= TASK OBJECTIVE =
Begin at the line that contains "Looking at the items" and reproduce it along with every line after it to the end of the listing; skip any pictures.

= PROVIDED ENTRIES =
• • • • • • •

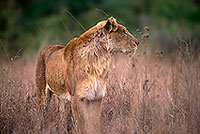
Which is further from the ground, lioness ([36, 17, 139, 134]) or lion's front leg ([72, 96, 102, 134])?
lioness ([36, 17, 139, 134])

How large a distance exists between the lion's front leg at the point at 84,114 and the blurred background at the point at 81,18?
31.2ft

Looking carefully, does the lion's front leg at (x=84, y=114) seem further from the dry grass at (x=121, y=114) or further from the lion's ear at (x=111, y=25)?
the lion's ear at (x=111, y=25)

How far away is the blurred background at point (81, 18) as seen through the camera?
→ 1502 cm

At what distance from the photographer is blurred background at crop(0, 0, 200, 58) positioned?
591 inches

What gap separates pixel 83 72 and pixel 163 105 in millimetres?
1701

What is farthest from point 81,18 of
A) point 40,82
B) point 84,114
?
point 84,114

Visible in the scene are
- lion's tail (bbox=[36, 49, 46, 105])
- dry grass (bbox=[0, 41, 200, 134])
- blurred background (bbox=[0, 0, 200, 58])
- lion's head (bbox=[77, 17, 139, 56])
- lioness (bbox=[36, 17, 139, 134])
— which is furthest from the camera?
blurred background (bbox=[0, 0, 200, 58])

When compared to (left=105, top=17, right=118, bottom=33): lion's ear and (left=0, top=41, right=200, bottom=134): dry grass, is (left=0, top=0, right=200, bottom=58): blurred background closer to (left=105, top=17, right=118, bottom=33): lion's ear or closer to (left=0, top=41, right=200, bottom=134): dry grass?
(left=0, top=41, right=200, bottom=134): dry grass

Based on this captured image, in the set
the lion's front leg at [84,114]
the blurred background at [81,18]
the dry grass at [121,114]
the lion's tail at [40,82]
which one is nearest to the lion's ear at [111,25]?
the dry grass at [121,114]

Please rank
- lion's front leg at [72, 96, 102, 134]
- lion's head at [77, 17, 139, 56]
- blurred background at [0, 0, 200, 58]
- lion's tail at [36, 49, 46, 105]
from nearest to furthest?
lion's front leg at [72, 96, 102, 134] < lion's head at [77, 17, 139, 56] < lion's tail at [36, 49, 46, 105] < blurred background at [0, 0, 200, 58]

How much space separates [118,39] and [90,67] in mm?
605

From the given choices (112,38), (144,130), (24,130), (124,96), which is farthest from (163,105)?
(24,130)

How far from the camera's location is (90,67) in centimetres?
414

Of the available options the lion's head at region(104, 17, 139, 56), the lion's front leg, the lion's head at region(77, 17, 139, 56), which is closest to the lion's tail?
the lion's front leg
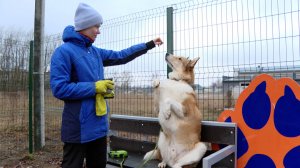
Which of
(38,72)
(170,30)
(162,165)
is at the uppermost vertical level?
(170,30)

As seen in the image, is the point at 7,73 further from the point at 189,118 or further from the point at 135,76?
the point at 189,118

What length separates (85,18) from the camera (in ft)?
9.77

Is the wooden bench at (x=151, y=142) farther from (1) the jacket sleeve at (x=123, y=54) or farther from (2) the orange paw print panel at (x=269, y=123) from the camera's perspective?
(1) the jacket sleeve at (x=123, y=54)

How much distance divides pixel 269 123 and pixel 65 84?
5.65ft

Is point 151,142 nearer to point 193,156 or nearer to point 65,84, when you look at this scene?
point 193,156

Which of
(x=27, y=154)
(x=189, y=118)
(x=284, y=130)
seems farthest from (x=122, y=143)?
(x=27, y=154)

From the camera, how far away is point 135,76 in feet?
17.9

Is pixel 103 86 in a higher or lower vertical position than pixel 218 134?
higher

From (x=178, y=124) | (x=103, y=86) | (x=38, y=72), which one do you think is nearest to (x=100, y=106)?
(x=103, y=86)

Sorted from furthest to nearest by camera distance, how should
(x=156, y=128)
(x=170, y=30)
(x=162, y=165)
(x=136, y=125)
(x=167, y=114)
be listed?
(x=170, y=30)
(x=136, y=125)
(x=156, y=128)
(x=162, y=165)
(x=167, y=114)

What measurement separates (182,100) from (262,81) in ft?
2.37

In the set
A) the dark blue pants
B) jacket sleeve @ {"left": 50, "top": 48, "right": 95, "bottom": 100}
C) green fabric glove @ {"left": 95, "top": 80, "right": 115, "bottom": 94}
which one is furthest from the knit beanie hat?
the dark blue pants

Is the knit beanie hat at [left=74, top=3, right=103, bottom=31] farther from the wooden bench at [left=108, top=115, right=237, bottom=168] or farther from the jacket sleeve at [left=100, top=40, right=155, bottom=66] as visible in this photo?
the wooden bench at [left=108, top=115, right=237, bottom=168]

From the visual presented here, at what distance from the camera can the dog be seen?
3.16 meters
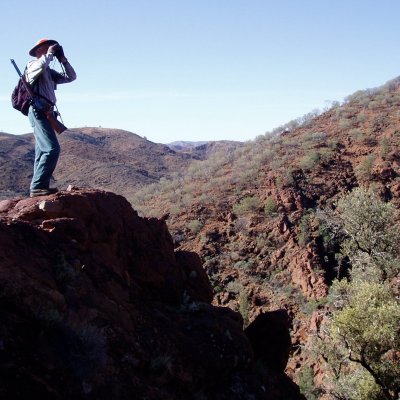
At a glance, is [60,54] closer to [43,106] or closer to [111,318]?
[43,106]

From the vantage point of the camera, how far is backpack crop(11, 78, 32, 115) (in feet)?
19.3

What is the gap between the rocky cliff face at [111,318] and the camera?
376cm

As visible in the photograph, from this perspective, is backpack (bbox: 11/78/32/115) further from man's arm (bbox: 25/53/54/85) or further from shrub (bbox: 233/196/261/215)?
shrub (bbox: 233/196/261/215)

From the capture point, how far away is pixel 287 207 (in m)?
23.5

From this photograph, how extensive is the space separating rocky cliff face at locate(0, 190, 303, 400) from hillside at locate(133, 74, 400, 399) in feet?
26.2

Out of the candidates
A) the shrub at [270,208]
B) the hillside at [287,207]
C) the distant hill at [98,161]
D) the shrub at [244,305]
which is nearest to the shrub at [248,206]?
the hillside at [287,207]

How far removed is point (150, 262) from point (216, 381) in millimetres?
1905

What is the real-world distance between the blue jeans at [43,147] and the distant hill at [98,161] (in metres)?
34.5

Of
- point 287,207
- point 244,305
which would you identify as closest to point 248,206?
point 287,207

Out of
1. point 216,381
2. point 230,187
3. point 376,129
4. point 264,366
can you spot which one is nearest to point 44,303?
point 216,381

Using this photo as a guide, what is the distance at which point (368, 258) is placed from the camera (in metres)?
15.6

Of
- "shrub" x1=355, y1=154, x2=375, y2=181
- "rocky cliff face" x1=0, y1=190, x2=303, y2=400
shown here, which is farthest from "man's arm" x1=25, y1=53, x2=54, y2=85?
"shrub" x1=355, y1=154, x2=375, y2=181

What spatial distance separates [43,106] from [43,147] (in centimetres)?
52

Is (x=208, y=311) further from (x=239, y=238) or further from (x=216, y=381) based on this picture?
(x=239, y=238)
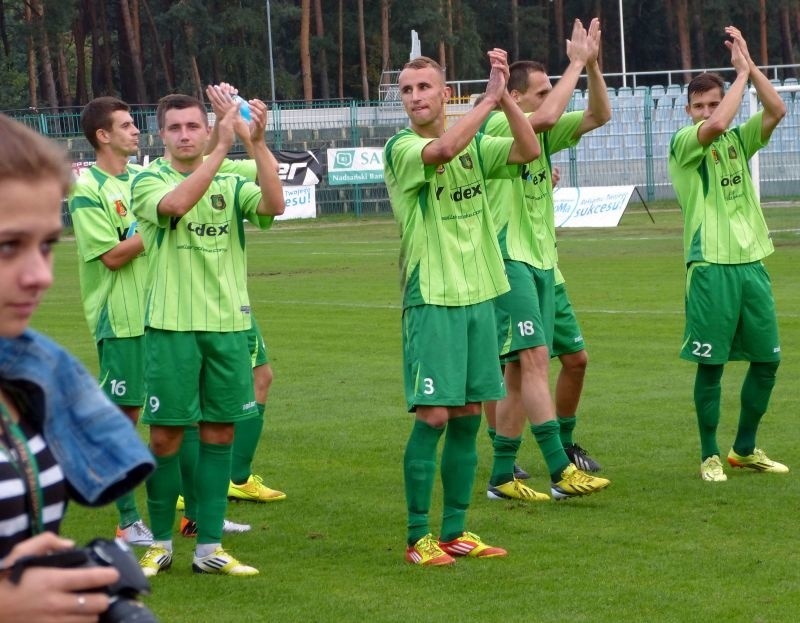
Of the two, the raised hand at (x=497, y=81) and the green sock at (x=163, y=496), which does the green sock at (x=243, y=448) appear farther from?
the raised hand at (x=497, y=81)

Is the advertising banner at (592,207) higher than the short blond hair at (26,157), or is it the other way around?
the short blond hair at (26,157)

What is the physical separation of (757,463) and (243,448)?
2.95 m

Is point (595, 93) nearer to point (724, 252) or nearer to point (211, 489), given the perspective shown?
point (724, 252)

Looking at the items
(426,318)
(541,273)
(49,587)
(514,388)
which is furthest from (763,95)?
(49,587)

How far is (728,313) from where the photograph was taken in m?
8.21

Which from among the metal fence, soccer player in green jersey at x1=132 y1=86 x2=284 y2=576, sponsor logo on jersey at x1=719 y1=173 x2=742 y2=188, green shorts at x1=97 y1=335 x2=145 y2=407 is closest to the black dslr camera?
soccer player in green jersey at x1=132 y1=86 x2=284 y2=576

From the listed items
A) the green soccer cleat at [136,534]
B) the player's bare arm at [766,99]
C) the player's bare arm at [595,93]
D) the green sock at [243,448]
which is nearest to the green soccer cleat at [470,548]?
the green soccer cleat at [136,534]

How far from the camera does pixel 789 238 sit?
82.0ft

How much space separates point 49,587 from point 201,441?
4.49 meters

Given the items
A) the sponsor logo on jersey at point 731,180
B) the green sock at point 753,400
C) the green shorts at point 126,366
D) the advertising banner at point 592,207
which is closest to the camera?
the green shorts at point 126,366

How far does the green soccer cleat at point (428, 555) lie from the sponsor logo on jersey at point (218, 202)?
1752 mm

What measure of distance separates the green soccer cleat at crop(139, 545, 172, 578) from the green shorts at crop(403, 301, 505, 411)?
131 cm

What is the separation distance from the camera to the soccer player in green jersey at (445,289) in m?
6.56

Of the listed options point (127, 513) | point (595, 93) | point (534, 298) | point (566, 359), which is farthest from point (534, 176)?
point (127, 513)
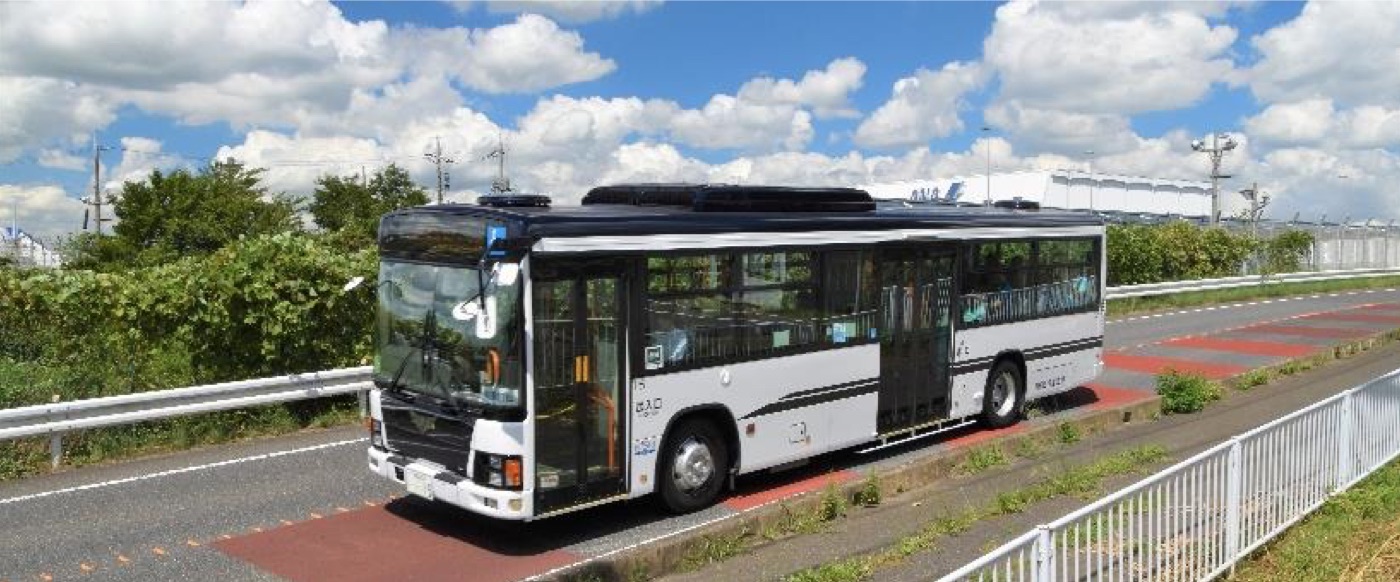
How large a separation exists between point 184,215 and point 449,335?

• • • • • • •

= WORKED ANSWER =
Looking at the items
(426,318)
(541,273)
(49,587)
(514,388)
which is furthest from (763,95)?
(49,587)

How far is (728,313) from where the photograph was taken in m?
8.21

Which from among the metal fence, soccer player in green jersey at x1=132 y1=86 x2=284 y2=576, sponsor logo on jersey at x1=719 y1=173 x2=742 y2=188, green shorts at x1=97 y1=335 x2=145 y2=407 is closest to the black dslr camera?
soccer player in green jersey at x1=132 y1=86 x2=284 y2=576

From the listed items
A) the green soccer cleat at [136,534]
B) the player's bare arm at [766,99]
C) the player's bare arm at [595,93]
D) the green sock at [243,448]
which is nearest to the green soccer cleat at [470,548]?
the green soccer cleat at [136,534]

How far from the camera does pixel 789 238 sit?
82.0ft

How much space separates point 49,587 from point 201,441?
4.49 meters

Given the items
A) the sponsor logo on jersey at point 731,180
B) the green sock at point 753,400
C) the green shorts at point 126,366
D) the advertising banner at point 592,207
which is closest to the camera?
the green shorts at point 126,366

How far does the green soccer cleat at point (428, 555) lie from the sponsor logo on jersey at point (218, 202)?
1752 mm

What measure of distance separates the green soccer cleat at crop(139, 545, 172, 578) from the green shorts at crop(403, 301, 505, 411)?
131 cm

What is the separation distance from the camera to the soccer player in green jersey at (445,289) in m?
6.56

Of the listed options point (127, 513) | point (595, 93) | point (534, 298) | point (566, 359), which is farthest from point (534, 176)?
point (127, 513)
How large a separation exists between point 184,215 and point 449,335?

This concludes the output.